Ainsi, chaque peuple possède une manière propre de voir le monde et de hiérarchiser ses fins dans l’espace social, celle-ci évoluant avec le temps et n’étant pas déterminée de manière mécanique par les facteurs matériels comme dans la théorie marxiste. Le but du penseur consiste donc à comprendre cet « esprit » qui relie les faits sociaux les uns aux autres en formant un « système ».
Le capitalisme comme « esprit »
Werner Sombart appréhende l’étude du capitalisme sous un angle non seulement économique mais également national. Complétant la formulation du Manifeste du Parti communiste de Marx, il précise qu’il y a « deux antagonismes sociaux autour desquels tourne toute l’histoire de la vie sociale, comme autour de deux pôles ; je les appellerai les antagonismes sociaux et les antagonismes nationaux, en prenant le mot national dans son sens le plus large ». De même, le socialisme, engendré par le capitalisme, est lui-même national (un concept à ne pas confondre avec le régime national-socialisme !).

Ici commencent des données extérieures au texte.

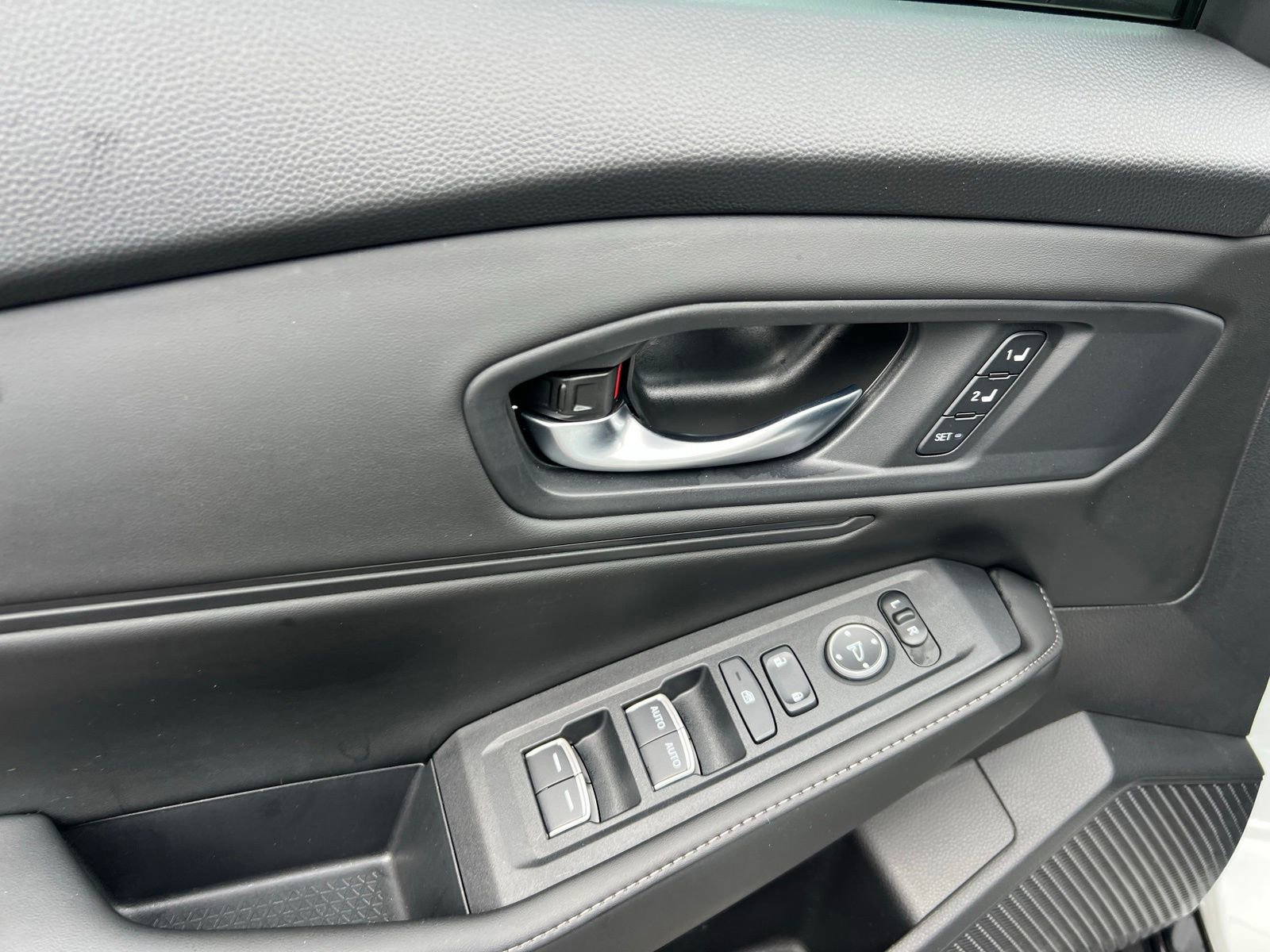 Used 2024 Honda Accord Sport image 25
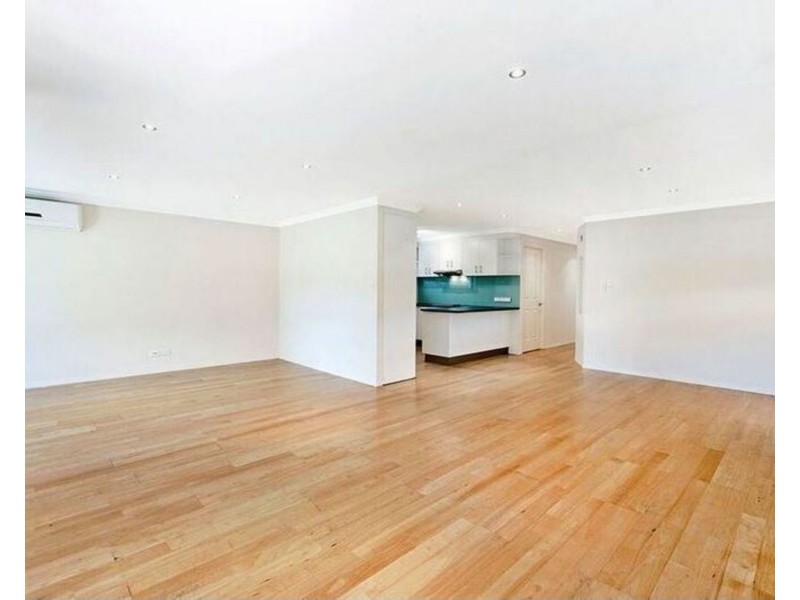 142 Government Road, Labrador QLD 4215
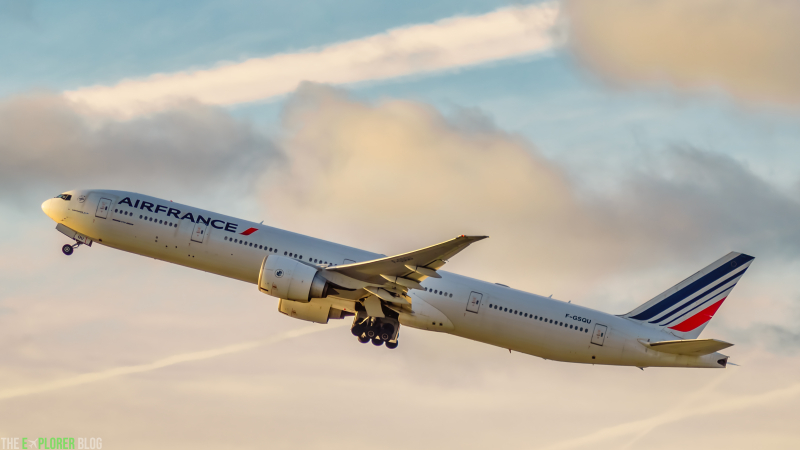 Photo of F-GSQU - Air France Boeing 777-300ER at LAX on AeroXplorer Aviation Database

Son livre « Le Bourgeois » expose la différence entre l’esprit précapitaliste, marqué par la force intérieure et la valorisation de la qualité, et l’esprit capitaliste où la puissance purement extérieure et une perspective quantitative le remplacent.

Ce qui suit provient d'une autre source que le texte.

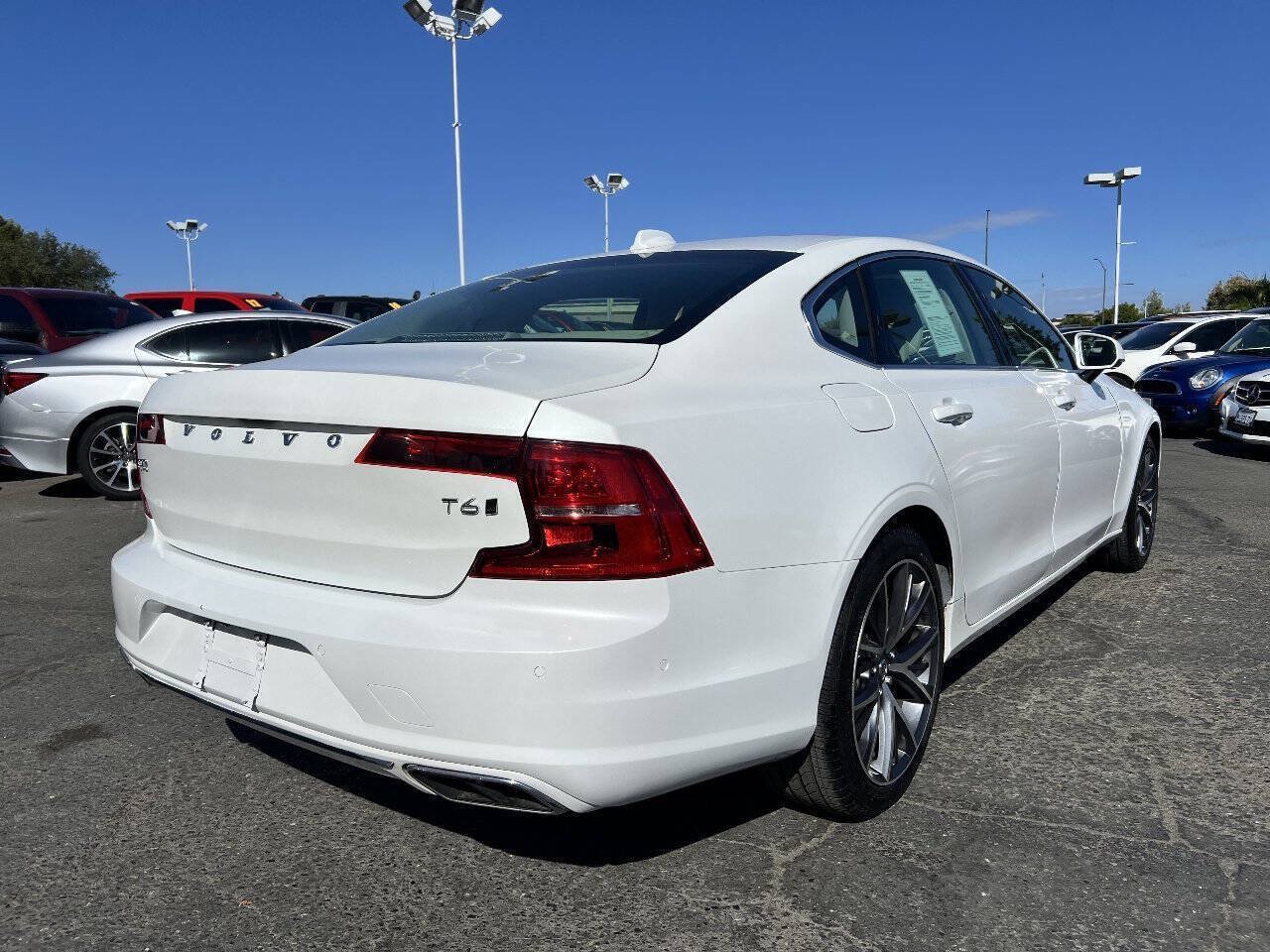 Used 2018 Volvo S90 T6 Momentum w/ Convenience Package AWD/4WD image 7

L’homme traditionnel est ainsi caractérisé par un principe d’autolimitation. Chacun, en fonction de sa position sociale dans la communauté, reçoit ce qui lui est nécessaire et ne cherche pas à obtenir davantage : « L’artisan ne veut travailler que pour autant que c’est nécessaire pour gagner sa subsistance ».
Au contraire, le capitaliste cherche à accumuler toujours plus en valorisant le goût du risque et la quête du profit. L’esprit d’entreprise, qui servait antérieurement à des fins extra-économiques, est mis au service de l’appât du gain. Cette association inédite constitue l’esprit bourgeois, fait de calcul et de rationalité exacerbée.
Sombart situe cette tournure nouvelle à partir de la fin du XVe siècle, à l’époque de l’invention de la comptabilité moderne en Italie, sans réduire cependant son apparition à une cause unique car des facteurs comme le développement de l’État, les conséquences des guerres ou le goût du luxe jouent également un rôle historique essentiel.
Dans « Marchands et héros », paru durant la Première Guerre mondiale, il oppose « deux types opposés, qui constituent pour ainsi dire les deux pôles de toute orientation humaine sur Terre ». Le premier, incarné par la figure de l’Anglais, veut faire de sa vie une entreprise rentable tandis que le second, représenté par l’Allemand, se demande ce qu’il peut lui donner. Ce conflit entre les puissances recèle donc une portée spirituelle.
Les rapports entre religion et capitalisme
Un autre livre, « Les Juifs et la vie économique », fait date dans le débat sur cette question, en complément utile du célèbre « L’Éthique protestante et l’esprit du capitalisme » de son compatriote Max Weber, qui traite de l’influence du calvinisme puritain sur le capitalisme.
Selon Sombart, les « éléments du dogme puritain qui ont exercé une influence réelle sur la formation de l’esprit capitaliste n’étaient que des emprunts aux idées qui forment la base de la religion juive ». Il affirme que la religion juive se présente sous la forme d’un plan rationnel fait de solutions froides et calculées, tout en s’interrogeant sur les liens des Juifs avec le nomadisme du désert qui entraînent un rapport au monde différent de l’enracinement des « peuples des forêts » européens.
L’auteur, qui n’est pas antisémite, précise que cet « esprit juif » n’est pas de nature biologique car « les plus grands magnats de la finance sont du plus pur sang aryen ». Il affirme par ailleurs son soutien au sionisme.
Cet ouvrage a reçu un accueil favorable chez les publics les plus différents. Ainsi, le continu du livre a été repris en bonne partie par Jacques Attali dans « Les Juifs, le monde et l’argent » tandis qu’Alain Soral l’a réédité dans sa collection Kontre Kulture.